|
|
|
|
|
by gfodor
5170 days ago
|
|
My argument does not rely upon it, it was an example of one of several reasons running map reduce jobs on the AWS cloud have nothing to do with the amount input data you are moving around. I am not going to go off into even more detail about specific jobs I run daily that generate a large amount of itermediate data because unless I paste the source code in this thread and write a paper on it I assume you won't believe me that there is in fact in the space of "all map reduce jobs" jobs that can generate more data than they input. If you write a trivial map reduce job using cascading that has 10 reducers and each reduce step shuffles the data on a different grouping key you will find that Hadoop alone is generating more data than you input. But again, this isn't the point. The point is the author is calling anyone using AWS for map reduce a "cargo cult" based upon an academic argument that the sole purpose of map reduce is to move computation to your data, hence if you copy your data you are missing the point. In practice, the cost of uploading your data to s3 is a footnote compared to the computational flexibility and use cases that become possible once you are able to run arbitrary tranformations on that data via EMR. You keep ignoring my main point and are focused on my simplistic examples, reading way more into them than was intended. |
|
It would be an example if you had backed up your assertion that collaborative filtering required large amounts of intermediate data, but apparently you are unwilling or, more likely, unable to do this.

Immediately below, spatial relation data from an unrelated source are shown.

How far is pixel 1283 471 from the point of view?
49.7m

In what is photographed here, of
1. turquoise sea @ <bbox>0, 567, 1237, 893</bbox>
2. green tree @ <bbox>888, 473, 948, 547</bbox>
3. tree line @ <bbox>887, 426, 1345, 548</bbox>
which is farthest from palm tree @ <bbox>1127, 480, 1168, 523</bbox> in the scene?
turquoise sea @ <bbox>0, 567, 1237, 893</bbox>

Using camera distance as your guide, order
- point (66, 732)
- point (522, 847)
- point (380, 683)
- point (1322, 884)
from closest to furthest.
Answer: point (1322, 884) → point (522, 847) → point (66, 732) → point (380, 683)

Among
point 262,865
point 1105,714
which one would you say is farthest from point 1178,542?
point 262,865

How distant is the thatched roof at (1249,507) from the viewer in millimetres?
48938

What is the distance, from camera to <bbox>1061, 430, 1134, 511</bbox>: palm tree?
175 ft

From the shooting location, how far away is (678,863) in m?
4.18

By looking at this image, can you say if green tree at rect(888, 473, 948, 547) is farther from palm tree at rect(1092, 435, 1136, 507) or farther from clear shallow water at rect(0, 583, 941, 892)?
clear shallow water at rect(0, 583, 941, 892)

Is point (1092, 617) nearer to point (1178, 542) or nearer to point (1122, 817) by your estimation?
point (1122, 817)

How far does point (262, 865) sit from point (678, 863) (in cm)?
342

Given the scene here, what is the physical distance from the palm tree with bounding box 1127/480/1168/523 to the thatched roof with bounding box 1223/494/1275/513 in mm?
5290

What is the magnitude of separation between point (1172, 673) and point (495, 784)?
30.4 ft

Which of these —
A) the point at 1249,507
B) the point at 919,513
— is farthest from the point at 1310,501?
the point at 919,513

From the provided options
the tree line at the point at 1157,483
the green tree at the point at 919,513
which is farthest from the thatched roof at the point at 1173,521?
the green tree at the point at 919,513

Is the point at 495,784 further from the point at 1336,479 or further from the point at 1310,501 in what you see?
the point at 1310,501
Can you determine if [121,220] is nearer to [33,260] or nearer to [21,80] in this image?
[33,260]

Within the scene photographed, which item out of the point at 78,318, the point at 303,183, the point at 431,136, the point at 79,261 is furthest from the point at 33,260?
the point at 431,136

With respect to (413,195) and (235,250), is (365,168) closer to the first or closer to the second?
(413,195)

> I am not going to go off into even more detail about specific jobs I run daily that generate a large amount of itermediate data because unless I paste the source code in this thread and write a paper on it I assume you won't believe me that there is in fact in the space of "all map reduce jobs" jobs that can generate more data than they input.
Even more detail? You haven't given me any detail! You've yet to give me a single example of a practical situation where a task involves much larger amounts of intermediate data than it's input data. I'm asking you to back up your argument, I'm not asking for access to your source code.
> If you write a trivial map reduce job using cascading that has 10 reducers and each reduce step shuffles the data on a different grouping key you will find that Hadoop alone is generating more data than you input
If it's so trivial, why can't you give me a single practical use-case?
> In practice, the cost of uploading your data to s3 is a footnote compared to the computational flexibility and use cases that become possible once you are able to run arbitrary tranformations on that data via EMR
Yes, apparently so many use-cases that you can't provide a single example of one!